**Goal:**
Translate this sentence from the passage below into Spanish: "Unfortunately, the funding never materialized and the project fell through, but we continued to play together."

**Passage provided:**
Late in 2009, violinist Curtis Stewart, violist Nick Revel, and cellist Amanda Gookin were on break at a bad gig commiserating about the conductor. Amanda was contracting an educational outreach project with Harlem School of the Arts and invited us to read chamber music to get to know each other. Unfortunately, the funding never materialized and the project fell through, but we continued to play together. At that time, hidden gem violinist Jessie Montgomery jumped into our world and we booked our first show at a senior center in Bridgeport, CT to perform a slightly odd debut selection: Beethoven, Shostakovich, and Stravinsky. We were nervous! Our bows shook, our performance outfits were mismatched, and probably our number one goal was to avoid a train wreck.

**Data listing:**
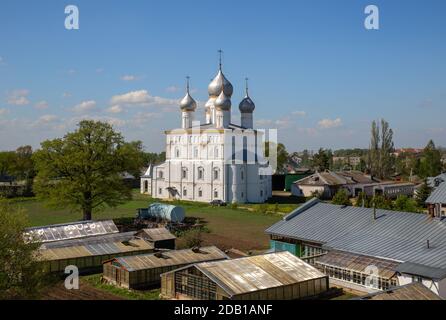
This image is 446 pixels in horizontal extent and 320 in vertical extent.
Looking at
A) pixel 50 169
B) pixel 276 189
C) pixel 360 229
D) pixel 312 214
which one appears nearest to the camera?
pixel 360 229

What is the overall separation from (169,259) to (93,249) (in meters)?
5.33

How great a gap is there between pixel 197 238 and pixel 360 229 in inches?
417

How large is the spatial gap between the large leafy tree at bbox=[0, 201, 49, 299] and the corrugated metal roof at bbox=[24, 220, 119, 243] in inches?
454

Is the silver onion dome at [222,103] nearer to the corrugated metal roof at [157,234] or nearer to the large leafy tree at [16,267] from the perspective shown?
the corrugated metal roof at [157,234]

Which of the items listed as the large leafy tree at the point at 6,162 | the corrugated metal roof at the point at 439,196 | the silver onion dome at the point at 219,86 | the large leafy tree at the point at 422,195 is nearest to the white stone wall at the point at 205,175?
the silver onion dome at the point at 219,86

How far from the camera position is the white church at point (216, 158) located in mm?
57938

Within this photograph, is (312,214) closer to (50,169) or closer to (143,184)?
(50,169)

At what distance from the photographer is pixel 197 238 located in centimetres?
3078

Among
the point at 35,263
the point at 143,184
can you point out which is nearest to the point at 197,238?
the point at 35,263

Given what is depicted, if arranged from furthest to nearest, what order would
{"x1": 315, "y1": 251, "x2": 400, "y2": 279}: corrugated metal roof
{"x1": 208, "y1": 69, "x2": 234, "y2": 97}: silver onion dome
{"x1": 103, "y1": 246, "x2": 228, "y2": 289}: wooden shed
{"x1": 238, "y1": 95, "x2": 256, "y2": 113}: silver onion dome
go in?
{"x1": 238, "y1": 95, "x2": 256, "y2": 113}: silver onion dome
{"x1": 208, "y1": 69, "x2": 234, "y2": 97}: silver onion dome
{"x1": 103, "y1": 246, "x2": 228, "y2": 289}: wooden shed
{"x1": 315, "y1": 251, "x2": 400, "y2": 279}: corrugated metal roof

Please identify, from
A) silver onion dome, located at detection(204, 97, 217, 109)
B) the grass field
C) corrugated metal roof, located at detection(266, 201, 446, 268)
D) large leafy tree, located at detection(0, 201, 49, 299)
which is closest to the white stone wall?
the grass field

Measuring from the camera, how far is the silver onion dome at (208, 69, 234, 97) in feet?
204

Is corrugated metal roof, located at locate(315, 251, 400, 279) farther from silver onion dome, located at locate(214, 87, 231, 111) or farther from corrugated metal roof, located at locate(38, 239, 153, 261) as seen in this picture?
silver onion dome, located at locate(214, 87, 231, 111)

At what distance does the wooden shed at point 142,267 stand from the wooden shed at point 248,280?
6.01ft
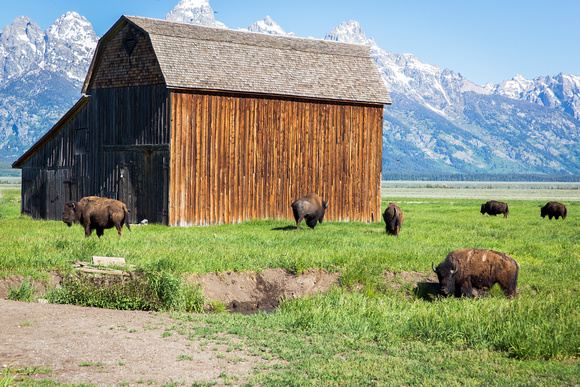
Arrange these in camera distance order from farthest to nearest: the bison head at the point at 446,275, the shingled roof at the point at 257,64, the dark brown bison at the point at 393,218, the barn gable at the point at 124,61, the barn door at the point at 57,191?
the barn door at the point at 57,191, the barn gable at the point at 124,61, the shingled roof at the point at 257,64, the dark brown bison at the point at 393,218, the bison head at the point at 446,275

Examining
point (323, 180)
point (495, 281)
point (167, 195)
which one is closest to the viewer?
point (495, 281)

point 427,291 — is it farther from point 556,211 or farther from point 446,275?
point 556,211

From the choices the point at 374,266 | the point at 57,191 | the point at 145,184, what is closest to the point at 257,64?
the point at 145,184

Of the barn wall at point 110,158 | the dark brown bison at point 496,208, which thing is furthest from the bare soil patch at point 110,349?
the dark brown bison at point 496,208

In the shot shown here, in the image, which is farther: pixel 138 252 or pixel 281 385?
pixel 138 252

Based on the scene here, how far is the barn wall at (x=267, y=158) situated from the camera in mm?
26719

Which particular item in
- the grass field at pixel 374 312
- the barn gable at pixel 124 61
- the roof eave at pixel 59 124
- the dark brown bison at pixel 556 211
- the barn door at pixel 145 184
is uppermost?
the barn gable at pixel 124 61

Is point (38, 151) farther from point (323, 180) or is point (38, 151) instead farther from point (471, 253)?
point (471, 253)

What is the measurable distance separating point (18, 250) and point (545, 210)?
31823 millimetres

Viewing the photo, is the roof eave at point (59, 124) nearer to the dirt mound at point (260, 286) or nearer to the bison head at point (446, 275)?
the dirt mound at point (260, 286)

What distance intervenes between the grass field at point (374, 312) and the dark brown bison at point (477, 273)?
1.17 feet

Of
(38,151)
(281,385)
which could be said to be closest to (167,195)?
(38,151)

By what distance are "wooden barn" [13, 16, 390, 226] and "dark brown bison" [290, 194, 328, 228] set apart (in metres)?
3.20

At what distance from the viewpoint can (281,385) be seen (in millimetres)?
7367
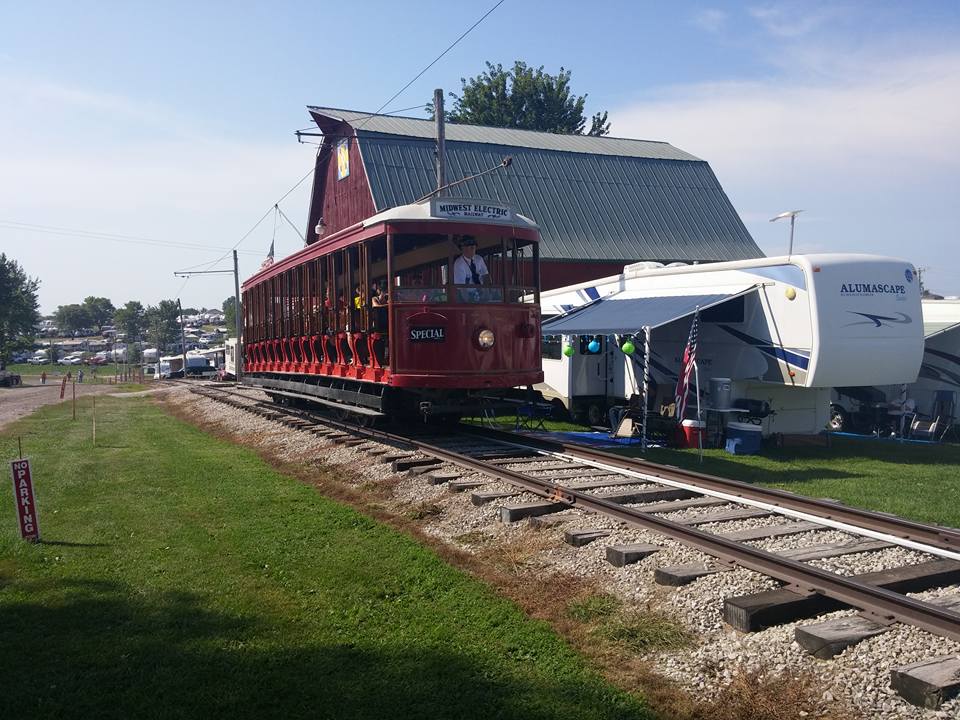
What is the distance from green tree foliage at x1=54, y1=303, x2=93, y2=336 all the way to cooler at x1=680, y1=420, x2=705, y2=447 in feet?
631

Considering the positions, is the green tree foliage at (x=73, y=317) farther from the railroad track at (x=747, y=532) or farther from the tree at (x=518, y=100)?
the railroad track at (x=747, y=532)

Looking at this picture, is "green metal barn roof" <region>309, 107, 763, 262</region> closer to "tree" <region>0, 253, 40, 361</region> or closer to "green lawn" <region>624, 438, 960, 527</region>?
"green lawn" <region>624, 438, 960, 527</region>

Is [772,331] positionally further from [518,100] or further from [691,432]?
[518,100]

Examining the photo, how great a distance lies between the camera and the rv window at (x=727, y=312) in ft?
48.3

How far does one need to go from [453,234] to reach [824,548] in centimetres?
676

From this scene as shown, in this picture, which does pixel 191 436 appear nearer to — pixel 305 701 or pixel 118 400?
pixel 305 701

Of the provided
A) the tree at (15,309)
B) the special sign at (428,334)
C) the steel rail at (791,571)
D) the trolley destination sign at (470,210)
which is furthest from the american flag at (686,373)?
the tree at (15,309)

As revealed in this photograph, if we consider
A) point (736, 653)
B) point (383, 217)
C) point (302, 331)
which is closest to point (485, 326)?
point (383, 217)

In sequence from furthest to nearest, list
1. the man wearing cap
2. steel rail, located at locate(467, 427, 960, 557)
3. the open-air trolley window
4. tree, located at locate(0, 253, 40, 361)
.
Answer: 1. tree, located at locate(0, 253, 40, 361)
2. the man wearing cap
3. the open-air trolley window
4. steel rail, located at locate(467, 427, 960, 557)

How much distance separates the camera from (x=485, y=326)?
11312 mm

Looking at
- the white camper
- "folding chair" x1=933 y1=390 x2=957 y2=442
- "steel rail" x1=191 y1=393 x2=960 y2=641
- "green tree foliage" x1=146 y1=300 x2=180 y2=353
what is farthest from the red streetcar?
"green tree foliage" x1=146 y1=300 x2=180 y2=353

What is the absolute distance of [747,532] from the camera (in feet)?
22.1

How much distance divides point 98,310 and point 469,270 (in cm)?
19409

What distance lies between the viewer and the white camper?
13.4m
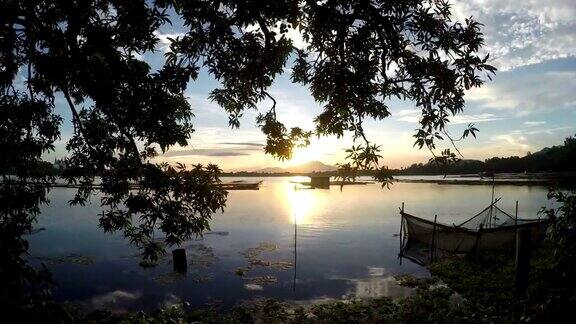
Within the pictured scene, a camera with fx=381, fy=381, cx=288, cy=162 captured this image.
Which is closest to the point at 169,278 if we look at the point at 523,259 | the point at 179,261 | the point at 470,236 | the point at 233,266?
the point at 179,261

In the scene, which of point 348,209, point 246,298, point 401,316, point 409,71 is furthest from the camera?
point 348,209

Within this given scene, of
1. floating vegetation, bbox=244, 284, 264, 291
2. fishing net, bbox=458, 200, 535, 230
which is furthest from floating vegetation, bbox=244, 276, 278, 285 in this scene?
fishing net, bbox=458, 200, 535, 230

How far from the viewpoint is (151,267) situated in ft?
78.3

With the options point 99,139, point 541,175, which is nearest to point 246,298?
point 99,139

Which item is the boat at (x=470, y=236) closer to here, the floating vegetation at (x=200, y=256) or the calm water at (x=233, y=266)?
the calm water at (x=233, y=266)

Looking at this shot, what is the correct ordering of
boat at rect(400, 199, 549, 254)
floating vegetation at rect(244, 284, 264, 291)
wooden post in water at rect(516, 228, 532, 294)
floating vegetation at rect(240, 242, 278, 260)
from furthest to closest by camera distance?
floating vegetation at rect(240, 242, 278, 260)
boat at rect(400, 199, 549, 254)
floating vegetation at rect(244, 284, 264, 291)
wooden post in water at rect(516, 228, 532, 294)

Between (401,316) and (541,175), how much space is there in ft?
491

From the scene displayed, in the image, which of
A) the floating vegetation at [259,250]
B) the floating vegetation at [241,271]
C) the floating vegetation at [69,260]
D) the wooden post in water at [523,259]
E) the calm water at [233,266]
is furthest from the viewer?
the floating vegetation at [259,250]

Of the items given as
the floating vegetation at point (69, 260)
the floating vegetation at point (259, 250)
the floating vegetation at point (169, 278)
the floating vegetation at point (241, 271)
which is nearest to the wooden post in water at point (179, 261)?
the floating vegetation at point (169, 278)

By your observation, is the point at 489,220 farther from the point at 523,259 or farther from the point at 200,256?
the point at 200,256

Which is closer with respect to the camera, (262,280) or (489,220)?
(262,280)

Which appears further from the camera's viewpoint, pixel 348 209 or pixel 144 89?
pixel 348 209

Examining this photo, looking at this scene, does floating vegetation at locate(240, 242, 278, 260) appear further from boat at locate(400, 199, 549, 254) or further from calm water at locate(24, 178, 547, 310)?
boat at locate(400, 199, 549, 254)

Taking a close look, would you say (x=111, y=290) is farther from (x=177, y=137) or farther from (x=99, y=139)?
(x=177, y=137)
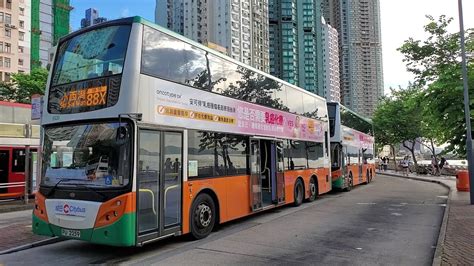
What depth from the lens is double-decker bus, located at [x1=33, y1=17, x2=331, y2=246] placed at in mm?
7352

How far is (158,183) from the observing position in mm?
7992

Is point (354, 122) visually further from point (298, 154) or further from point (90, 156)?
point (90, 156)

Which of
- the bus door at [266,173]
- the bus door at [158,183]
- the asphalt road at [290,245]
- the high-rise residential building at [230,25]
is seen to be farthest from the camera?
the high-rise residential building at [230,25]

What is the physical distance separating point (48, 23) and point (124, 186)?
300 feet

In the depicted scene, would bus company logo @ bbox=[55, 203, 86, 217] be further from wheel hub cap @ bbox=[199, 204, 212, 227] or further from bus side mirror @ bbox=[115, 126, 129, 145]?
wheel hub cap @ bbox=[199, 204, 212, 227]

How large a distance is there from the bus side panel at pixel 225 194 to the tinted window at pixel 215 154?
16 centimetres

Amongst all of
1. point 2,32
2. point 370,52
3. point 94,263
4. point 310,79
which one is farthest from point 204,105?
point 310,79

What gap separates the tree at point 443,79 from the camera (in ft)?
50.4

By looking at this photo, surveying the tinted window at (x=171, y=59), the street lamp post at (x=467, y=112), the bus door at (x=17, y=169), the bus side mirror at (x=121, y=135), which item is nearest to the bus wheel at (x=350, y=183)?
the street lamp post at (x=467, y=112)

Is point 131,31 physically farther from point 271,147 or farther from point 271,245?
point 271,147

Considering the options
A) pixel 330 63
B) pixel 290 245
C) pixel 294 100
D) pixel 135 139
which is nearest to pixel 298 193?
pixel 294 100

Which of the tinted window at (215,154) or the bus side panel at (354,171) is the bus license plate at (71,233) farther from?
the bus side panel at (354,171)

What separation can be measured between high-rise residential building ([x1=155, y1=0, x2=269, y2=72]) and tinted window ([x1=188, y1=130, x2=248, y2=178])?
103520mm

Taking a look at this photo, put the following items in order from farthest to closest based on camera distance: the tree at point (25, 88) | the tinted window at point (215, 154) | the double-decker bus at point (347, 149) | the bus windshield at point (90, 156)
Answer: the tree at point (25, 88) → the double-decker bus at point (347, 149) → the tinted window at point (215, 154) → the bus windshield at point (90, 156)
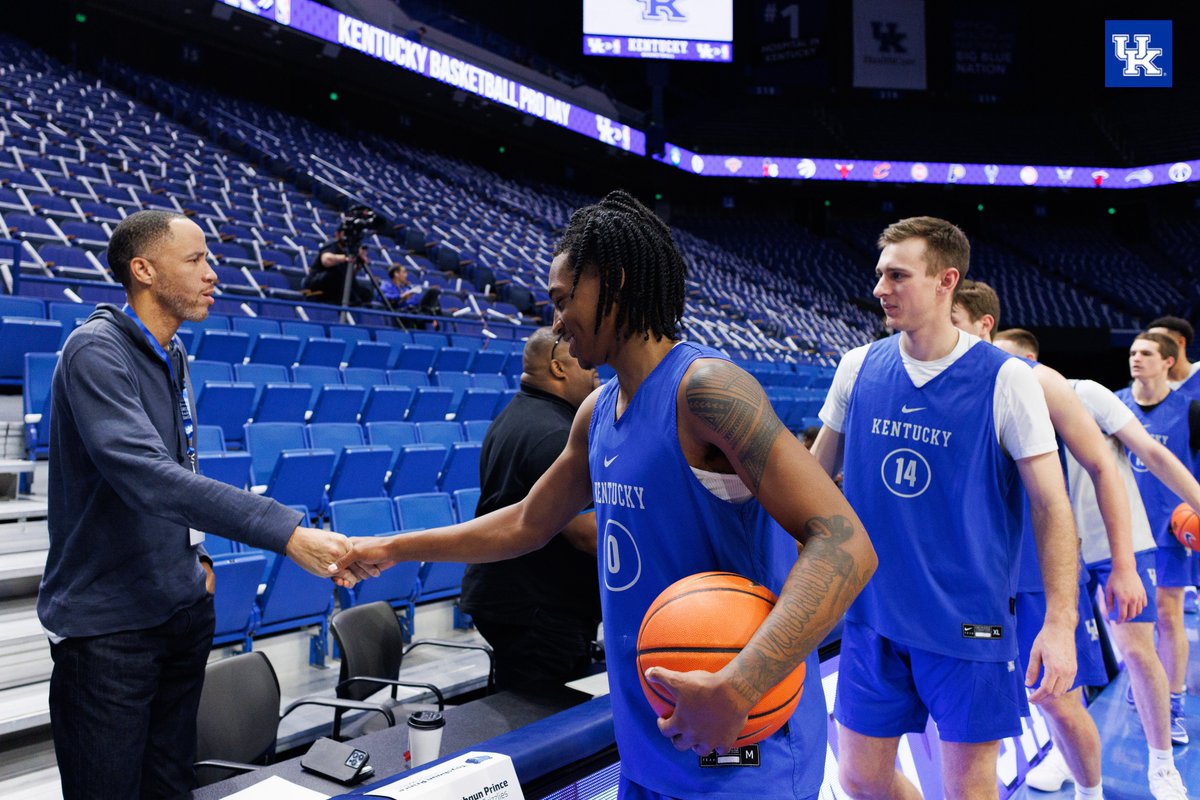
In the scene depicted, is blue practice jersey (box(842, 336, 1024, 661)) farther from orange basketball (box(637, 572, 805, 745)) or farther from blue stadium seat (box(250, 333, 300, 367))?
blue stadium seat (box(250, 333, 300, 367))

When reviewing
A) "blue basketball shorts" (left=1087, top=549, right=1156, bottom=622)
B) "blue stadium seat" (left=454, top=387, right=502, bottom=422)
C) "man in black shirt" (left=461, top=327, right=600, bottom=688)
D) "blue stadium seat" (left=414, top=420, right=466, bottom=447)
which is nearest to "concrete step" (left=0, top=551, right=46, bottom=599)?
"man in black shirt" (left=461, top=327, right=600, bottom=688)

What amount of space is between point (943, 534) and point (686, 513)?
1070 mm

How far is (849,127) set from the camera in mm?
28844

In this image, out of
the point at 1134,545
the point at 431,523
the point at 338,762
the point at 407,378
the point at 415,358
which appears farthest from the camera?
the point at 415,358

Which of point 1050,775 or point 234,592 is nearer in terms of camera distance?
point 1050,775

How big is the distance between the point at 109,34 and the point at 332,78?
14.3ft

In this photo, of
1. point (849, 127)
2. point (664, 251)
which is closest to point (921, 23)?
point (849, 127)

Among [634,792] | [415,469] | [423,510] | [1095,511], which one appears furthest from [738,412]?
[415,469]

**Exercise answer:**
Desafortunadamente, la financiación nunca se concretó y el proyecto fracasó, pero seguimos tocando juntos.